Kumar tells CityNews that this type of scam is happening more frequently, saying that both telecommunications companies and the CWTA need to implement more measures to strengthen the phone porting process and provide more protections for consumers.

“This is done with the intention of committing a fraud,” Kumar said. “For the last few years, your phone number is your primary two-factor authentication, and that makes this kind of fraud more severe than the credit card fraud.”

The CWTA tells CityNews their members are consistently focused on improving the safety of this process.

“In many cases fraudsters obtain the personal information required to enable a number port in a variety of ways, including phishing campaigns, acquiring personal information from the ‘dark web’ or buying it from organized criminals,” a spokesperson said. “Sometimes they directly socially engineer the victim, or they have a personal relationship with the target and have access to their personal information.”

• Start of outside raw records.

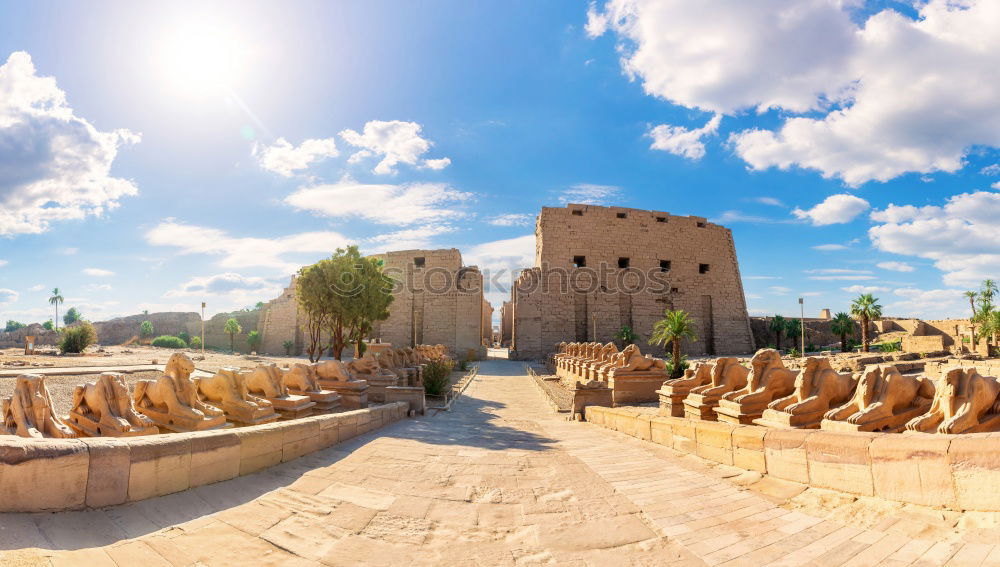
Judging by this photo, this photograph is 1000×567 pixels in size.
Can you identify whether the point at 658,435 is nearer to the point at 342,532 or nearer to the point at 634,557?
the point at 634,557

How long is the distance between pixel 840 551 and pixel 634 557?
120cm

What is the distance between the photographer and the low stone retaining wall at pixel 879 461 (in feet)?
9.07

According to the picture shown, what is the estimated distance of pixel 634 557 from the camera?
273 cm

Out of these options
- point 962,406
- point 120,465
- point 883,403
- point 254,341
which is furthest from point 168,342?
point 962,406

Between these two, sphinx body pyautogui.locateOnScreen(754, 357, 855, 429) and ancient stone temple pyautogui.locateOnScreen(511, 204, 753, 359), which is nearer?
sphinx body pyautogui.locateOnScreen(754, 357, 855, 429)

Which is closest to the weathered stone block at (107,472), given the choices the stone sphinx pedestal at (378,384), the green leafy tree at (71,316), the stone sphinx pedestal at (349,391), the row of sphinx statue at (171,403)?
the row of sphinx statue at (171,403)

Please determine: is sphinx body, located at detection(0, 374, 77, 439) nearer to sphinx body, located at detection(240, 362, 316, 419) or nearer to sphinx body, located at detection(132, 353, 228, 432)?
sphinx body, located at detection(132, 353, 228, 432)

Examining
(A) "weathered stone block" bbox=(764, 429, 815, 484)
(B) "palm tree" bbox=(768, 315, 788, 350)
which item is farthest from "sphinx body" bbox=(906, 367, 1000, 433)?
(B) "palm tree" bbox=(768, 315, 788, 350)

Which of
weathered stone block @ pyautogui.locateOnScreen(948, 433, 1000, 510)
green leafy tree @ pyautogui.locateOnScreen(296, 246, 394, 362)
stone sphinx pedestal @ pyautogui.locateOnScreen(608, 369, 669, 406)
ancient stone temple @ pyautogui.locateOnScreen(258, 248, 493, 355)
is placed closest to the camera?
weathered stone block @ pyautogui.locateOnScreen(948, 433, 1000, 510)

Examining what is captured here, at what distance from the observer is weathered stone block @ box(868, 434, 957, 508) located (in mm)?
2893

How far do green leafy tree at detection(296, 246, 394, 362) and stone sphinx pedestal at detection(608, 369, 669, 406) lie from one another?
11.3m

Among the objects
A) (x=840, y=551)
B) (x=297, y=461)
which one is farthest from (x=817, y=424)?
(x=297, y=461)

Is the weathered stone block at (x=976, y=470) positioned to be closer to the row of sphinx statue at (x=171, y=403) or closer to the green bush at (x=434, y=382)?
the row of sphinx statue at (x=171, y=403)

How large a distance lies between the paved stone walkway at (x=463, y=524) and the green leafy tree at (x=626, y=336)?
89.6 ft
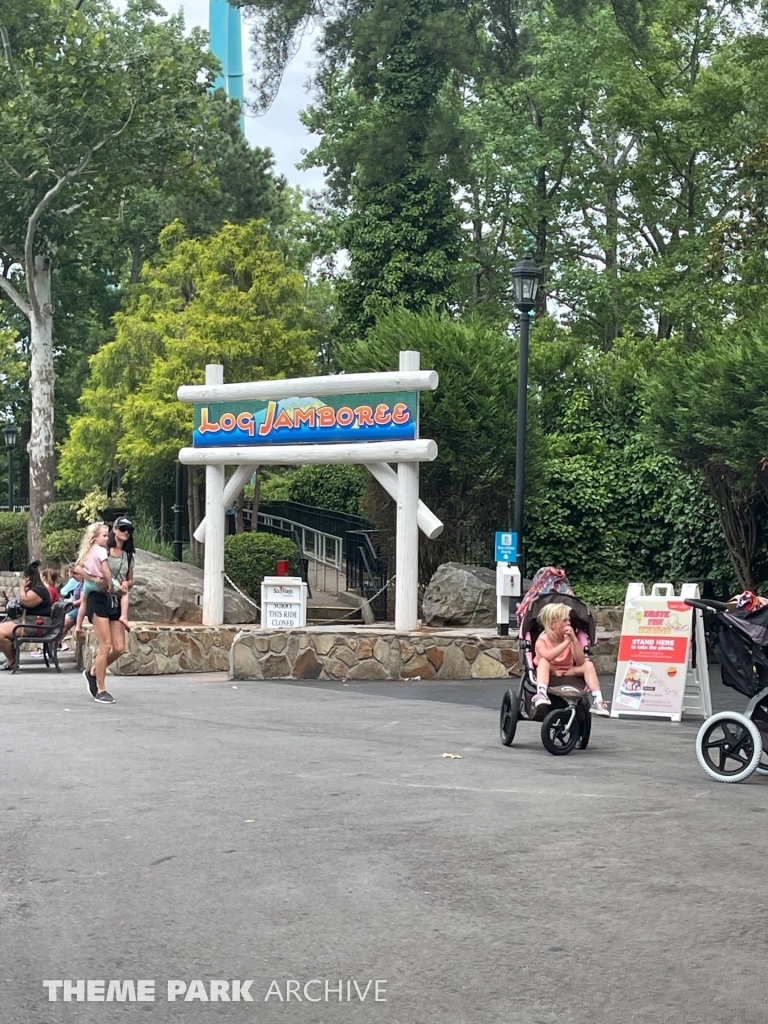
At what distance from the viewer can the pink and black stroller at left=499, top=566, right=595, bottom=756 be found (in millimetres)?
11117

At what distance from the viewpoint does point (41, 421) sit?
3862cm

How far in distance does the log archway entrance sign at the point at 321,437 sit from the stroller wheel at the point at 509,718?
24.4 ft

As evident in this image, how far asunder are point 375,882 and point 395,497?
1326 cm

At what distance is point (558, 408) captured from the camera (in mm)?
31125

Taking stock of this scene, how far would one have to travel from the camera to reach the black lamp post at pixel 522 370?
63.8ft

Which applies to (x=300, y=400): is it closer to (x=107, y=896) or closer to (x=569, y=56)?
(x=107, y=896)

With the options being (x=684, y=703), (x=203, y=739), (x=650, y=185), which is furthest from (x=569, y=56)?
(x=203, y=739)

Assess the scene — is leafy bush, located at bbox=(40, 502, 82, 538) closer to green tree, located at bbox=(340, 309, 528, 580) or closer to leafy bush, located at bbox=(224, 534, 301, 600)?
leafy bush, located at bbox=(224, 534, 301, 600)

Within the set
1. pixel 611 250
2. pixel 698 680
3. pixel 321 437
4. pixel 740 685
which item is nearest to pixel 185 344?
pixel 321 437

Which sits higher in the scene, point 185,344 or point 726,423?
point 185,344

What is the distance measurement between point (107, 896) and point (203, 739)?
540 centimetres

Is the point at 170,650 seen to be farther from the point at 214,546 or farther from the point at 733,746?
the point at 733,746

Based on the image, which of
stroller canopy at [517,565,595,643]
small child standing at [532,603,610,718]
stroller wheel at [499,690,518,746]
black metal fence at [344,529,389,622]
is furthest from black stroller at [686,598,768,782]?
black metal fence at [344,529,389,622]

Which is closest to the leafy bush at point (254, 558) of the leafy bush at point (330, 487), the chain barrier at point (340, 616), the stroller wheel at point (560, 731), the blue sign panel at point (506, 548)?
the chain barrier at point (340, 616)
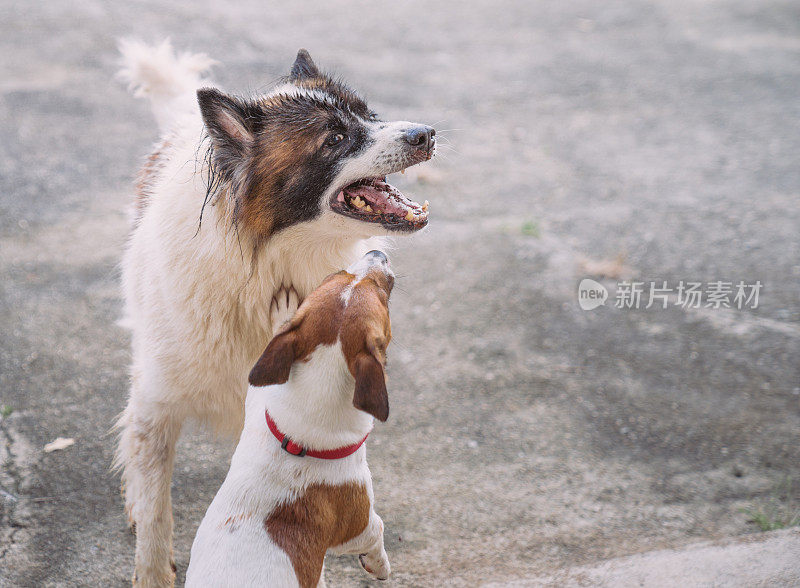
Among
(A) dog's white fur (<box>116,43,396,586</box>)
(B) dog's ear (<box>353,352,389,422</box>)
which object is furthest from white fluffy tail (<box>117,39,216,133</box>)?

There are also ways consumers can protect themselves. Kumar suggests that consumers remain vigilant and reach out to their phone companies to get an understanding of what measures are available to prevent this type of fraud, adding that some offer the option of having a passcode associated with your account in the event someone else tries to access your information. Other companies also allow consumers to put a block on the phone porting process.

“Anybody can fall victim to this fraud,” Kumar said. “The CRTC should definitely come up with more stringent rules regarding number porting. There are regulatory practices implemented in certain parts of the world, so I think the CRTC should really take those best practices and try to impose them, considering the impact is much more wide in these types of frauds.”

Burnet tells CityNews that she has filed a report with Toronto Police and is currently in talks with Rogers’ fraud department.

She also took additional measures, putting additional surveillance on her personal financial information in the event the scammers were able to access her data.

“The whole experience is pretty violating, not knowing what they have access to,” Burnet said. “It’s a pretty scary experience and I don’t know if there will be other repercussions down the line that I don’t know about.”